-- Opening Marker --

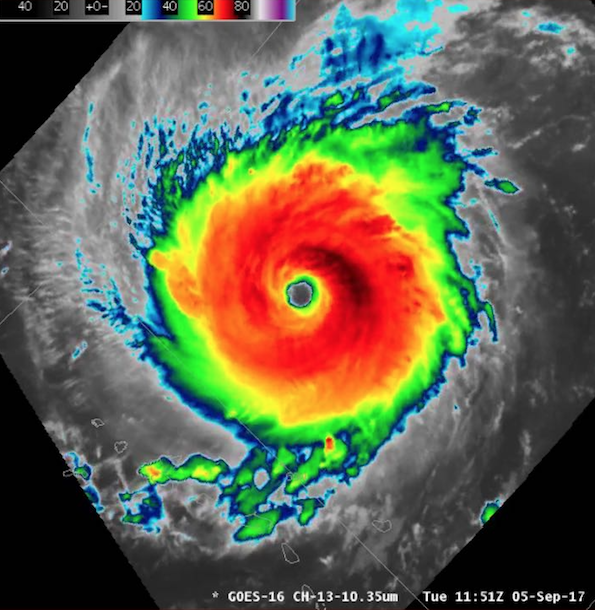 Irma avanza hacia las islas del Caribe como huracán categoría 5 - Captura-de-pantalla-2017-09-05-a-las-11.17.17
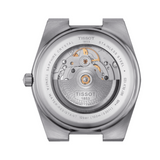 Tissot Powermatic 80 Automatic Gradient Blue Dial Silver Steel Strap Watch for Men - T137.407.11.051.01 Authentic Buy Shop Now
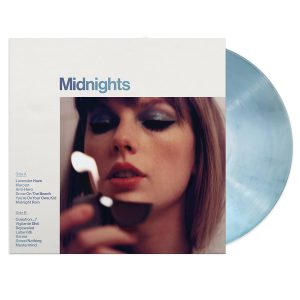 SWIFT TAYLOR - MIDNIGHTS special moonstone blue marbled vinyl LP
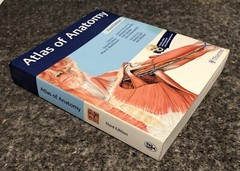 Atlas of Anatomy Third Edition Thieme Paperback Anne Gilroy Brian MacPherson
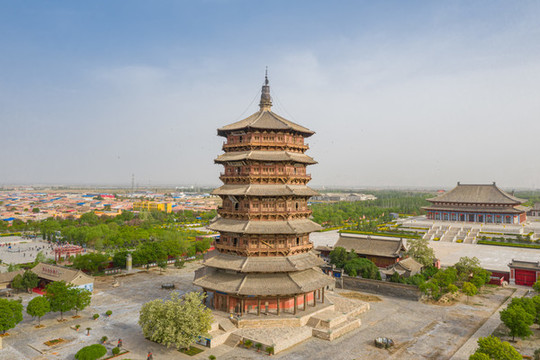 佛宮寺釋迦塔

-- Closing Marker --
-- Opening Marker --

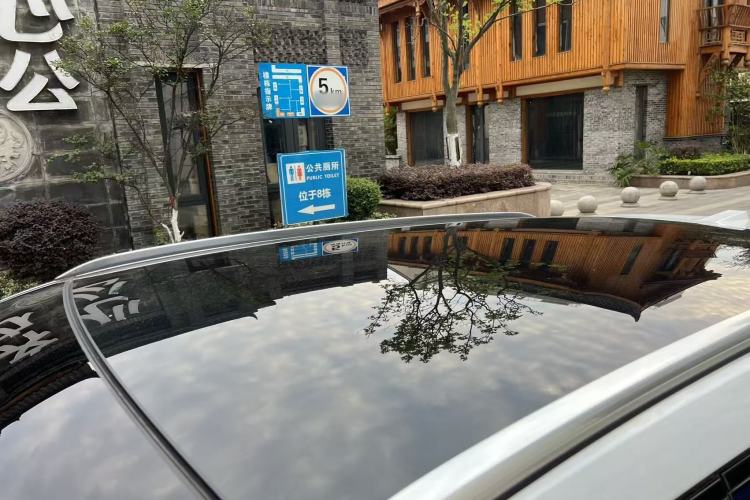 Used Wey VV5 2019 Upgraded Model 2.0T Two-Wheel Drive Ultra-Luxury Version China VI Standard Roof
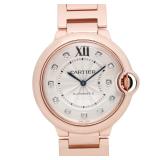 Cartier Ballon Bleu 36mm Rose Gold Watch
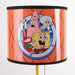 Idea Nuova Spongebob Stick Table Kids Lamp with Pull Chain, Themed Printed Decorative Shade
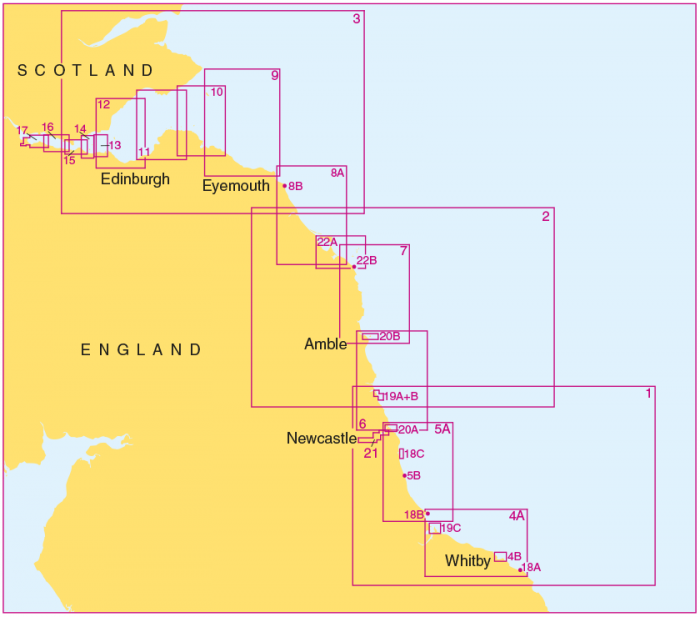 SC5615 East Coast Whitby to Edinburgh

-- Closing Marker --
-- Opening Marker --

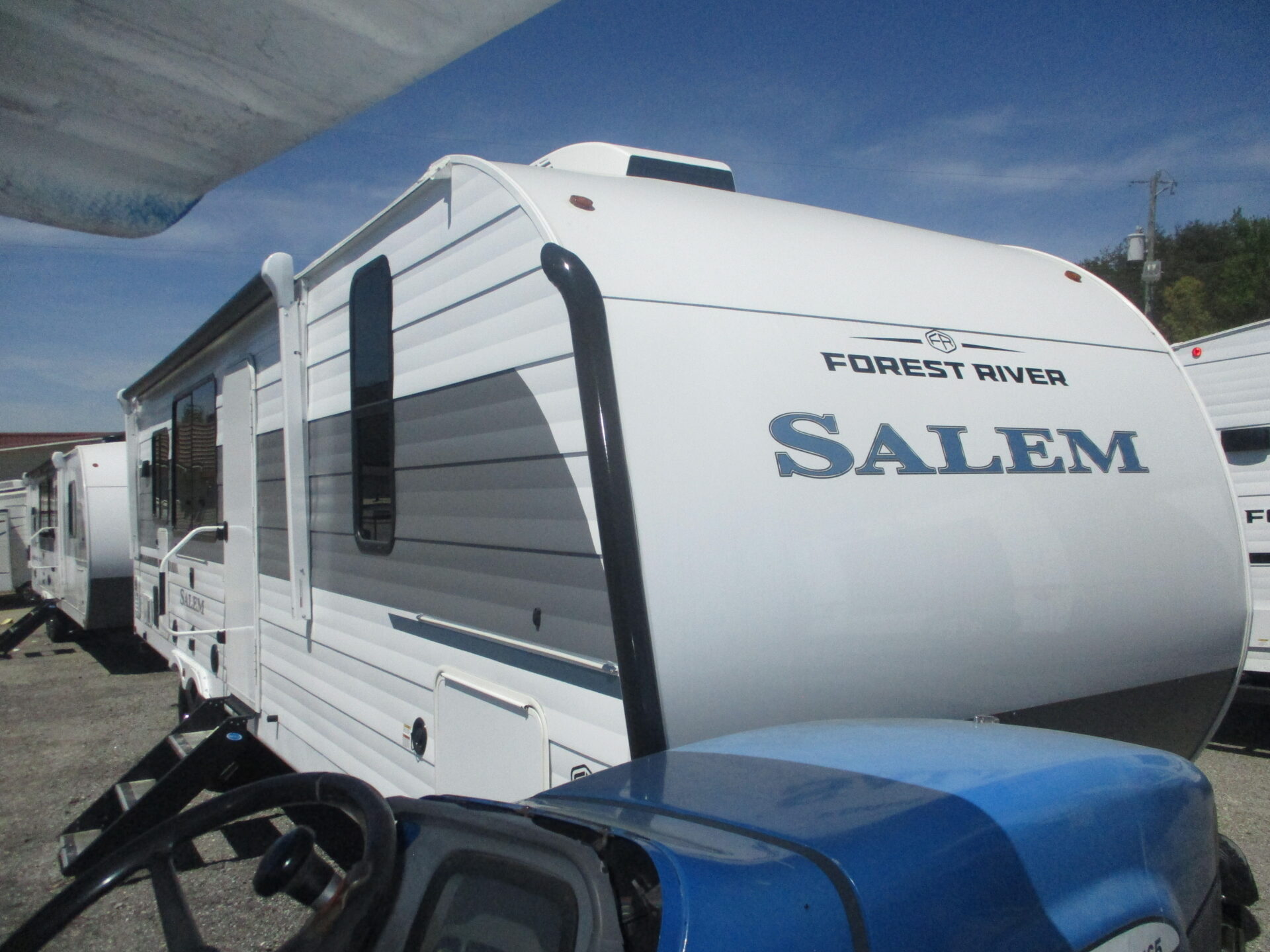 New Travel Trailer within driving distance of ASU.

-- Closing Marker --

TASK DESCRIPTION. Can you quote word for word the records starting at the one containing "Used Wey VV5" and ending at the one containing "SC5615 East Coast Whitby to Edinburgh", with both of those included and the pictures left out?

SOLVED EXERCISE.
 Used Wey VV5 2019 Upgraded Model 2.0T Two-Wheel Drive Ultra-Luxury Version China VI Standard Roof
 Cartier Ballon Bleu 36mm Rose Gold Watch
 Idea Nuova Spongebob Stick Table Kids Lamp with Pull Chain, Themed Printed Decorative Shade
 SC5615 East Coast Whitby to Edinburgh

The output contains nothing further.